Le Fonds mondial de lutte contre le sida, la tuberculose et le paludisme

Le Fonds mondial de lutte contre le sida, la tuberculose et le paludisme, institution financière internationale (de droit suisse) créée en 2002 et basée à Genève, intervient dans environ 140 pays.

Depuis sa création, il a déboursé plus de 27 milliards USD pour lutter contre les trois pandémies (environ 50% pour le VIH/sida, 32% pour le paludisme et 18% pour la tuberculose).

Sa mission est de collecter puis d’allouer des ressources supplémentaires pour la prévention et le traitement de ces trois pandémies.

Ce partenariat entre gouvernements, société civile, secteur privé et communautés affectées s’inscrit dans une démarche novatrice de financements internationaux consacrés à la santé.

Lors de la cinquième conférence de reconstitution des ressources du Fonds mondial tenue à Montréal en septembre 2016, les engagements des donateurs se sont élevés à près de 13 milliards de dollars pour le triennum 2017-2019. La France, membre fondateur et deuxième contributeur historique au Fonds mondial (avec une contribution cumulée d’environ 4,5 milliards de dollars), s’est engagée à verser 360 millions d’euros par an dans le cadre de ce nouveau triennum.
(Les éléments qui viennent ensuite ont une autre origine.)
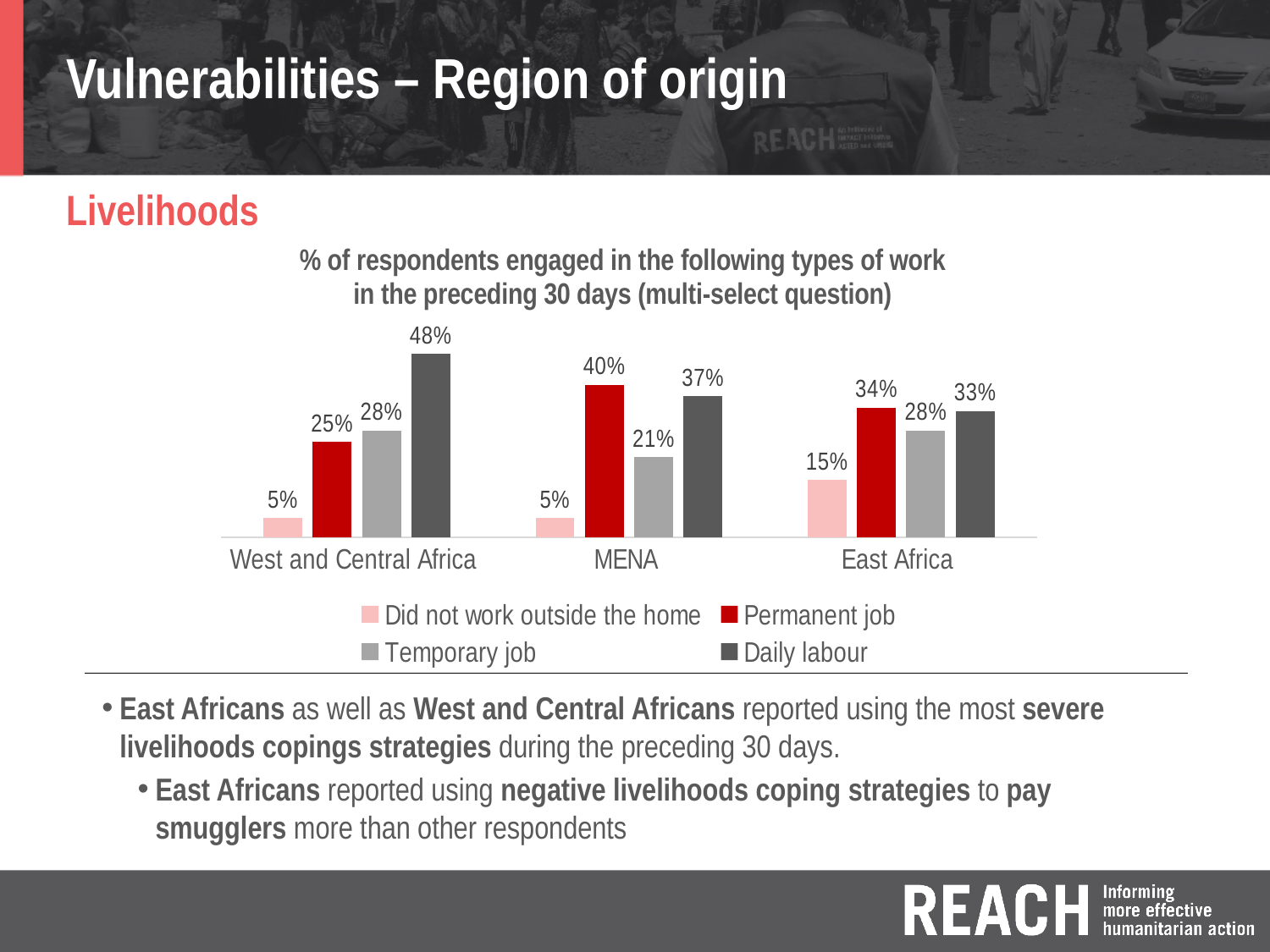
How many regions are shown on the x axis? 3 How many series does the legend list? 4 Which region has the highest value for daily labour? West and Central Africa Which is larger for MENA: temporary job or daily labour? Daily labour What kind of chart is shown on the slide? Bar chart What percentage of East Africa respondents did not work outside the home? 15% What is the title of the chart? % of respondents engaged in the following types of work in the preceding 30 days (multi-select question) What percentage of respondents from West and Central Africa reported daily labour? 48% What is the difference between the permanent job values for MENA and West and Central Africa? 15% Which colour represents the 'Permanent job' series in the legend? Red What percentage of MENA respondents reported having a permanent job? 40% Which region has the lowest value for permanent job? West and Central Africa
La spécificité du Fonds mondial tient à son mode de gouvernance partagée qui repose sur un partenariat public-privé. Son conseil d’administration regroupe des représentants des donateurs, des pays récipiendaires, des organisations de la société civile, du secteur privé et des partenaires techniques.
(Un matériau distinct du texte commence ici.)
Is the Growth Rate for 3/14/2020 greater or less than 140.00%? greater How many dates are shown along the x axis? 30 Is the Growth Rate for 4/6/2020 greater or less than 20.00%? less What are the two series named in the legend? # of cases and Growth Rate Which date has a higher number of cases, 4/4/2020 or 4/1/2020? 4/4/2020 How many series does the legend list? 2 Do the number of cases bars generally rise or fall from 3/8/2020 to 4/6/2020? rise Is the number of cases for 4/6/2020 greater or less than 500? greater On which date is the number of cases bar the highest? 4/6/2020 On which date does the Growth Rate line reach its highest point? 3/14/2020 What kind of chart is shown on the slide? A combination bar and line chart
À Genève, le Secrétariat du Fonds mondial, qui regroupe environ 600 personnes, s’occupe de la gestion quotidienne ainsi que de la mise en œuvre de la stratégie et des politiques de l’organisation. Depuis avril 2017, la présidence et la vice-présidence du Conseil d’administration sont assurées respectivement par Aida Kurtovic (circonscription Europe de l’Est et Asie centrale) et l’Ambassadeur John Simon (circonscription américaine), nommés pour un mandat de deux ans. Trois comité permanents préparent et assurent le suivi des travaux du conseil d’administration : le comité de la stratégie, le comité de l’audit et des finances et le comité de l’éthique et de la gouvernance. La France est représentée dans les deux premiers comités.

Au niveau des pays récipiendaires, des instances de coordination nationale ont été mises en place. Ces instances, dont l’objectif est d’élaborer les demandes de subventions et de contribuer à leur suivi, réunissent des représentants des gouvernements et des partenaires techniques et financiers ainsi que, comme au conseil d’administration, des représentants des populations affectées et de la société civile. Le Fonds mondial finance des programmes nationaux et régionaux. À ce titre, il ne dispose pas de représentants dans les pays récipiendaires, s’appuie sur différentes structures locales pour suivre la gestion des subventions (instances de coordination nationale, agents locaux du Fonds, bénéficiaires principaux, sous-bénéficiaires).

Depuis 2011, des réformes ont été menées à bien afin de renforcer l’efficacité du fonctionnement du Fonds mondial et des subventions qu’il accorde (« Nouveau modèle de financement » permettant une prise en compte plus précise des besoins des pays).

Outre l’importance de son soutien financier, qui lui permet de bénéficier d’un siège à part entière au conseil d’administration, la France a apporté un soutien politique constant au Fonds mondial, notamment en contribuant à faire vivre les valeurs fondatrices du Fonds (rôle des communautés affectées et de la société civile, situation des pays fragiles et des populations clés, approche par les droits humains).

LES RÉSULTATS EN 2016 DEPUIS SA CRÉATION
  • Le Fonds mondial a décaissé plus de 31 milliards de dollars depuis sa création pour accélérer la fin du sida, de la tuberculose et du paludisme.
  • Près de 6,9 milliards de dollars ont été investis dans les pays francophones principalement en Afrique de l’Ouest ; les pays francophones représentent environ 20 % du portefeuille du Fonds mondial.
  • 20 millions de vies sauvées. Recul d’un tiers du nombre de personnes qui meurent du VIH, de la tuberculose et du paludisme depuis 2002 dans les pays où le Fonds mondial investit.
  • 9,2 millions de personnes sous traitement antirétroviral contre le VIH.
  • 15,1 millions de personnes ont reçu un traitement antituberculeux (la mortalité due à la tuberculose a reculé de plus d’un tiers depuis les années 90).
  • 659 millions de moustiquaires distribuées par les programmes de lutte contre le paludisme.
  • 60 % des dépenses du Fonds mondial profitent aux femmes et aux filles ; 1/3 des investissements vise le renforcement de systèmes de santé.